Reproduce the listing below word for word, keeping every line in the same order.

** START Information given **

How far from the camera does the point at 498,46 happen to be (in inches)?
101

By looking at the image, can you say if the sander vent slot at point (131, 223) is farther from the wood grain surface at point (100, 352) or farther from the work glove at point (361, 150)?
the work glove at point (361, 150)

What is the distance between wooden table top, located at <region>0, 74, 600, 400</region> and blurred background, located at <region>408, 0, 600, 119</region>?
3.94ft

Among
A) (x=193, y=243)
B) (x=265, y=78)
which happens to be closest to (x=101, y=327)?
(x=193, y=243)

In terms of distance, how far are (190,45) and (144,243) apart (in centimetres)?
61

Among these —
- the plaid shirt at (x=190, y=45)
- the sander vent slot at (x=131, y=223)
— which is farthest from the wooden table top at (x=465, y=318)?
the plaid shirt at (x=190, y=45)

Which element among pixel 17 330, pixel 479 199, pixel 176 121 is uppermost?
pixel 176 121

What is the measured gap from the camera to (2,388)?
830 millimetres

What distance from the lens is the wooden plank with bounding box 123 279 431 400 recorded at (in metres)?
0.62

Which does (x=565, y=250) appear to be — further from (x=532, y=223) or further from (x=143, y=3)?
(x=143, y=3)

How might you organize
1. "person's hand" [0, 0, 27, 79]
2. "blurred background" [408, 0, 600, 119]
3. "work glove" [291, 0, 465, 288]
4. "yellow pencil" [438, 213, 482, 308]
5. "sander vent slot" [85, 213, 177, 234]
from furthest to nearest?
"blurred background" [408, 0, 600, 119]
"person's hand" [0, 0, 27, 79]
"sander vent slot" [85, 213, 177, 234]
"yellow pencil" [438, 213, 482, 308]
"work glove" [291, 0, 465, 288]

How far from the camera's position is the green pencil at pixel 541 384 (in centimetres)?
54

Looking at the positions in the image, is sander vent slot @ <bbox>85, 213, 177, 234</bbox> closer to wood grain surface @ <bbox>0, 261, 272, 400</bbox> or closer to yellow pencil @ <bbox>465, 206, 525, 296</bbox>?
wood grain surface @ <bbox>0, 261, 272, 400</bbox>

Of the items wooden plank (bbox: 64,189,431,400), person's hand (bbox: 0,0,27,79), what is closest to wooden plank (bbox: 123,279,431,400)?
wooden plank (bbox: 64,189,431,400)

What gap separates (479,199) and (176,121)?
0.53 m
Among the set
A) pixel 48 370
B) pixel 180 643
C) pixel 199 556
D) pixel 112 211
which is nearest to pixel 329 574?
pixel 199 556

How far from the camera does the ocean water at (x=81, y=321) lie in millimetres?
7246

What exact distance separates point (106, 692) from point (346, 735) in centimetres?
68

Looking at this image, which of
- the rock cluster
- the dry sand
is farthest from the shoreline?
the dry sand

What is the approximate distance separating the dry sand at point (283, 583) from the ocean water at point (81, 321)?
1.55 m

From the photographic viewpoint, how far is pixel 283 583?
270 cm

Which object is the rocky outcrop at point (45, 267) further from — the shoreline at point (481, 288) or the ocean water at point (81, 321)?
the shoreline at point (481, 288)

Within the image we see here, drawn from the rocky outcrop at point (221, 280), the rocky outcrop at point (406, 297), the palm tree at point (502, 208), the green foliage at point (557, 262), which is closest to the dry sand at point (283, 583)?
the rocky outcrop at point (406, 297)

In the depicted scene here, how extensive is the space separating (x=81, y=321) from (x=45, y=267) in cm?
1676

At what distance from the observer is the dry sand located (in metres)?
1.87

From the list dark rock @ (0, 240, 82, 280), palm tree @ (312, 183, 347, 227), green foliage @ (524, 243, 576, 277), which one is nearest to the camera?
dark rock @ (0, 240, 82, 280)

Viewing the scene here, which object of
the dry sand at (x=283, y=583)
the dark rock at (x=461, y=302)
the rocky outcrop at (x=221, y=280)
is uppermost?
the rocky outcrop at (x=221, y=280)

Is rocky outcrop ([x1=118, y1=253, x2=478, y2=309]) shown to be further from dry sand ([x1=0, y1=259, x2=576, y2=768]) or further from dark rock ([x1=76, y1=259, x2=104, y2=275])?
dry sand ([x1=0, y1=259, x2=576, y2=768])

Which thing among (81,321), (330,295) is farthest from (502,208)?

** END Information given **

▸ Task response:
How far from the camera does the point at 498,46 happen to be (in inches)?
101

By looking at the image, can you say if the sander vent slot at point (131, 223) is farther from the wood grain surface at point (100, 352) or farther from the work glove at point (361, 150)?
the work glove at point (361, 150)

What is the distance between wooden table top, located at <region>0, 74, 600, 400</region> and blurred background, located at <region>408, 0, 600, 119</region>?
3.94ft

Among
A) (x=193, y=243)
B) (x=265, y=78)
which happens to be closest to (x=101, y=327)?
(x=193, y=243)

In terms of distance, how far are (190,45) and (144,243) apart (in centimetres)?
61

Among these —
- the plaid shirt at (x=190, y=45)
- the sander vent slot at (x=131, y=223)
— which is farthest from the wooden table top at (x=465, y=318)?
the plaid shirt at (x=190, y=45)

Which element among pixel 17 330, pixel 479 199, pixel 176 121 is uppermost?
pixel 176 121

What is the measured gap from the camera to (2,388)?
830 millimetres

What distance from the lens is the wooden plank with bounding box 123 279 431 400 recorded at (in metres)?
0.62

Which does (x=565, y=250) appear to be — further from (x=532, y=223) or further from (x=143, y=3)?
(x=143, y=3)

How might you organize
1. "person's hand" [0, 0, 27, 79]
2. "blurred background" [408, 0, 600, 119]
3. "work glove" [291, 0, 465, 288]
4. "yellow pencil" [438, 213, 482, 308]
5. "sander vent slot" [85, 213, 177, 234]
from furthest to nearest?
"blurred background" [408, 0, 600, 119]
"person's hand" [0, 0, 27, 79]
"sander vent slot" [85, 213, 177, 234]
"yellow pencil" [438, 213, 482, 308]
"work glove" [291, 0, 465, 288]

How far from the camera's position is the green pencil at pixel 541 384 (in centimetres)?
54

Looking at the positions in the image, is sander vent slot @ <bbox>85, 213, 177, 234</bbox> closer to wood grain surface @ <bbox>0, 261, 272, 400</bbox> or closer to yellow pencil @ <bbox>465, 206, 525, 296</bbox>?
wood grain surface @ <bbox>0, 261, 272, 400</bbox>

Of the items wooden plank (bbox: 64,189,431,400), person's hand (bbox: 0,0,27,79), what is closest to wooden plank (bbox: 123,279,431,400)?
wooden plank (bbox: 64,189,431,400)

What gap separates (479,199) and (176,121)?
0.53 m
Among the set
A) pixel 48 370
B) pixel 180 643
C) pixel 199 556
D) pixel 112 211
which is nearest to pixel 329 574?
pixel 199 556

How far from the camera does the ocean water at (x=81, y=321) lie in millimetres?
7246

What exact distance separates point (106, 692) from point (346, 735) in centimetres?
68

Looking at this image, which of
- the rock cluster
- the dry sand
is farthest from the shoreline?
the dry sand

What is the approximate distance separating the dry sand at point (283, 583) from the ocean water at point (81, 321)?
1.55 m

From the photographic viewpoint, how far is pixel 283 583?
270 cm

Which object is the rocky outcrop at point (45, 267) further from — the shoreline at point (481, 288) or the ocean water at point (81, 321)?
the shoreline at point (481, 288)

Within the image we see here, drawn from the rocky outcrop at point (221, 280), the rocky outcrop at point (406, 297), the palm tree at point (502, 208), the green foliage at point (557, 262), which is closest to the dry sand at point (283, 583)?
the rocky outcrop at point (406, 297)

In the depicted scene here, how extensive is the space separating (x=81, y=321) from (x=45, y=267) in cm?
1676

At what distance from the observer is the dry sand located (in metres)?
1.87

From the list dark rock @ (0, 240, 82, 280), palm tree @ (312, 183, 347, 227), green foliage @ (524, 243, 576, 277), which one is nearest to the camera?
dark rock @ (0, 240, 82, 280)

Viewing the scene here, which object of
the dry sand at (x=283, y=583)
the dark rock at (x=461, y=302)
the rocky outcrop at (x=221, y=280)
is uppermost?
the rocky outcrop at (x=221, y=280)

Is rocky outcrop ([x1=118, y1=253, x2=478, y2=309]) shown to be further from dry sand ([x1=0, y1=259, x2=576, y2=768]) or further from dark rock ([x1=76, y1=259, x2=104, y2=275])?
dry sand ([x1=0, y1=259, x2=576, y2=768])

Which thing among (81,321), (330,295) is farthest from (502,208)?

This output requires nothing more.